INPUT DATA

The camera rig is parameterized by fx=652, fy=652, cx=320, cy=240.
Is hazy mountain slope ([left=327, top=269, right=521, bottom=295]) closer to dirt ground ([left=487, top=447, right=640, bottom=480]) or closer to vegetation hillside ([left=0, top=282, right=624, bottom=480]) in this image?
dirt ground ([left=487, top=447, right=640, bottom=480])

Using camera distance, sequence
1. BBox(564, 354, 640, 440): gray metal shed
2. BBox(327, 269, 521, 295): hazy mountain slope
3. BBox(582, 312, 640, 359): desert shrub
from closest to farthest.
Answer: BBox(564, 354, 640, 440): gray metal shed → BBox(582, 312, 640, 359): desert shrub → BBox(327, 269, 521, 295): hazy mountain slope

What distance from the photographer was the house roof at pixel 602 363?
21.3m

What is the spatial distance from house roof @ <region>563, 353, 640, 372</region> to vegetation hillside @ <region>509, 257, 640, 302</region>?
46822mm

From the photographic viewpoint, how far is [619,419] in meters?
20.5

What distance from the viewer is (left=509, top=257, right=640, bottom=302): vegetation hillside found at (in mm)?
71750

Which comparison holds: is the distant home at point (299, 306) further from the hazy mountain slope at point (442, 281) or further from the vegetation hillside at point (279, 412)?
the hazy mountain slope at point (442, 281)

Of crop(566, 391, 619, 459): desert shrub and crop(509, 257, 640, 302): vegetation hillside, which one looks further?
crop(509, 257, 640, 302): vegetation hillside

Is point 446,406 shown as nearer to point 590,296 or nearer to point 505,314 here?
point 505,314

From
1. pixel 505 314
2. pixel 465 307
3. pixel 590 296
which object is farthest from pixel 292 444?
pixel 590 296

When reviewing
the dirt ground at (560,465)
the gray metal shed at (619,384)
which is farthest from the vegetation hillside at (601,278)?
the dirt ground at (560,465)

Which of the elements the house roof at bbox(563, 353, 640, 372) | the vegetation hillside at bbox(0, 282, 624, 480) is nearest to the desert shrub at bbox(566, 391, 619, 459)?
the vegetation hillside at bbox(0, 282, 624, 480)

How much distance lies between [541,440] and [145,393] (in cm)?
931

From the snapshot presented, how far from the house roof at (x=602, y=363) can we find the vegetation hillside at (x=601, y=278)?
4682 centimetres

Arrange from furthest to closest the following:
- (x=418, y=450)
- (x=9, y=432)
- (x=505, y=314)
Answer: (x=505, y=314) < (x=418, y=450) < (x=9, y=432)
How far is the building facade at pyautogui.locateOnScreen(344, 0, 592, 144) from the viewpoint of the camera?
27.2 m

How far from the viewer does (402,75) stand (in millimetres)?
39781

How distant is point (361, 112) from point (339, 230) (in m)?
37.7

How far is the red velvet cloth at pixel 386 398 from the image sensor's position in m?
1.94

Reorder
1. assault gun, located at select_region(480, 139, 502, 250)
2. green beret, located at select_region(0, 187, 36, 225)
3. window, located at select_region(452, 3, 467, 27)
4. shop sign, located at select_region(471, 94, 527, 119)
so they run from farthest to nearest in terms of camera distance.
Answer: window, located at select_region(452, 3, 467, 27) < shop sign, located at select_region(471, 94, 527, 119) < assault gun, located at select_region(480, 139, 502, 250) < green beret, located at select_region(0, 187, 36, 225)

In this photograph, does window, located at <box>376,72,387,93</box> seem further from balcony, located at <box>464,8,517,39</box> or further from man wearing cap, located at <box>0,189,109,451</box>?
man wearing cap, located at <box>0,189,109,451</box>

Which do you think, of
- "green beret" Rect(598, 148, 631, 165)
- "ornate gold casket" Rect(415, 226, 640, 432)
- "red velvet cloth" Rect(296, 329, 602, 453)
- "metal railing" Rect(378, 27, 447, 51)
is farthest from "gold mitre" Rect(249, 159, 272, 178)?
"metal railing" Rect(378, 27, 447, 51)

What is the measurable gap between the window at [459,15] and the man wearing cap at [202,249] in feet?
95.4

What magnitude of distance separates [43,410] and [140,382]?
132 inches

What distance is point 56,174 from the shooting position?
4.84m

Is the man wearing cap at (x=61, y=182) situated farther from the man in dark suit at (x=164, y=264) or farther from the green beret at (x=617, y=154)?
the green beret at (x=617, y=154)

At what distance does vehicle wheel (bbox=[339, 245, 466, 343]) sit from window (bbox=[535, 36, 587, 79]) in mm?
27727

WHAT THIS TASK INVOLVES
Copy every one of the records above word for word, keeping each line unchanged.

PROBLEM SOLUTION
The camera rig is parameterized by fx=652, fy=652, cx=320, cy=240.
Is hazy mountain slope ([left=327, top=269, right=521, bottom=295]) closer to dirt ground ([left=487, top=447, right=640, bottom=480]) or closer to vegetation hillside ([left=0, top=282, right=624, bottom=480]) in this image?
dirt ground ([left=487, top=447, right=640, bottom=480])

Using camera distance, sequence
1. BBox(564, 354, 640, 440): gray metal shed
2. BBox(327, 269, 521, 295): hazy mountain slope
3. BBox(582, 312, 640, 359): desert shrub
from closest to farthest.
Answer: BBox(564, 354, 640, 440): gray metal shed → BBox(582, 312, 640, 359): desert shrub → BBox(327, 269, 521, 295): hazy mountain slope

What distance from the photographer was the house roof at pixel 602 363?
21.3m

What is the spatial distance from house roof @ <region>563, 353, 640, 372</region> to vegetation hillside @ <region>509, 257, 640, 302</region>?
46822mm

From the photographic viewpoint, how far is [619,419] in meters?
20.5

What distance from the viewer is (left=509, top=257, right=640, bottom=302): vegetation hillside found at (in mm)?
71750

Which comparison holds: is the distant home at point (299, 306) further from the hazy mountain slope at point (442, 281) or further from the vegetation hillside at point (279, 412)?
the hazy mountain slope at point (442, 281)

Of crop(566, 391, 619, 459): desert shrub and crop(509, 257, 640, 302): vegetation hillside, which one looks further?
crop(509, 257, 640, 302): vegetation hillside

Is point 446,406 shown as nearer to point 590,296 or nearer to point 505,314 here?
point 505,314

From
1. pixel 505 314
2. pixel 465 307
3. pixel 590 296
which object is farthest from pixel 292 444?
pixel 590 296

When reviewing
the dirt ground at (560,465)
the gray metal shed at (619,384)
which is farthest from the vegetation hillside at (601,278)?
the dirt ground at (560,465)

Which of the elements the house roof at bbox(563, 353, 640, 372) | the vegetation hillside at bbox(0, 282, 624, 480) is nearest to the desert shrub at bbox(566, 391, 619, 459)?
the vegetation hillside at bbox(0, 282, 624, 480)

How much distance lies between [541,440] and [145,393] (in cm)?
931

From the snapshot presented, how far from the house roof at (x=602, y=363) can we find the vegetation hillside at (x=601, y=278)?
4682 centimetres

Arrange from furthest to closest the following:
- (x=418, y=450)
- (x=9, y=432)
- (x=505, y=314)
Answer: (x=505, y=314) < (x=418, y=450) < (x=9, y=432)
How far is the building facade at pyautogui.locateOnScreen(344, 0, 592, 144) from the viewpoint of the camera?
27.2 m

How far from the viewer does (402,75) stand (in millimetres)?
39781

How distant is point (361, 112) from point (339, 230) (in m)?
37.7

How far is the red velvet cloth at pixel 386 398 from the image sensor's position in m?
1.94

Reorder
1. assault gun, located at select_region(480, 139, 502, 250)
2. green beret, located at select_region(0, 187, 36, 225)
3. window, located at select_region(452, 3, 467, 27)
4. shop sign, located at select_region(471, 94, 527, 119)
so they run from farthest to nearest in terms of camera distance.
Answer: window, located at select_region(452, 3, 467, 27) < shop sign, located at select_region(471, 94, 527, 119) < assault gun, located at select_region(480, 139, 502, 250) < green beret, located at select_region(0, 187, 36, 225)

In this photograph, does window, located at <box>376,72,387,93</box> seem further from balcony, located at <box>464,8,517,39</box> or further from man wearing cap, located at <box>0,189,109,451</box>?
man wearing cap, located at <box>0,189,109,451</box>

Which do you think, of
- "green beret" Rect(598, 148, 631, 165)
- "ornate gold casket" Rect(415, 226, 640, 432)
- "red velvet cloth" Rect(296, 329, 602, 453)
- "metal railing" Rect(378, 27, 447, 51)
is farthest from "gold mitre" Rect(249, 159, 272, 178)?
"metal railing" Rect(378, 27, 447, 51)

What is the measurable gap between the window at [459,15] and the man wearing cap at [202,249] in feet?
95.4

What magnitude of distance separates [43,410] and [140,382]?
132 inches

What distance is point 56,174 from the shooting position?
4.84m

Is the man wearing cap at (x=61, y=182) situated farther from the man in dark suit at (x=164, y=264) or farther from the green beret at (x=617, y=154)?
the green beret at (x=617, y=154)

At what distance does vehicle wheel (bbox=[339, 245, 466, 343]) sit from window (bbox=[535, 36, 587, 79]) in mm?
27727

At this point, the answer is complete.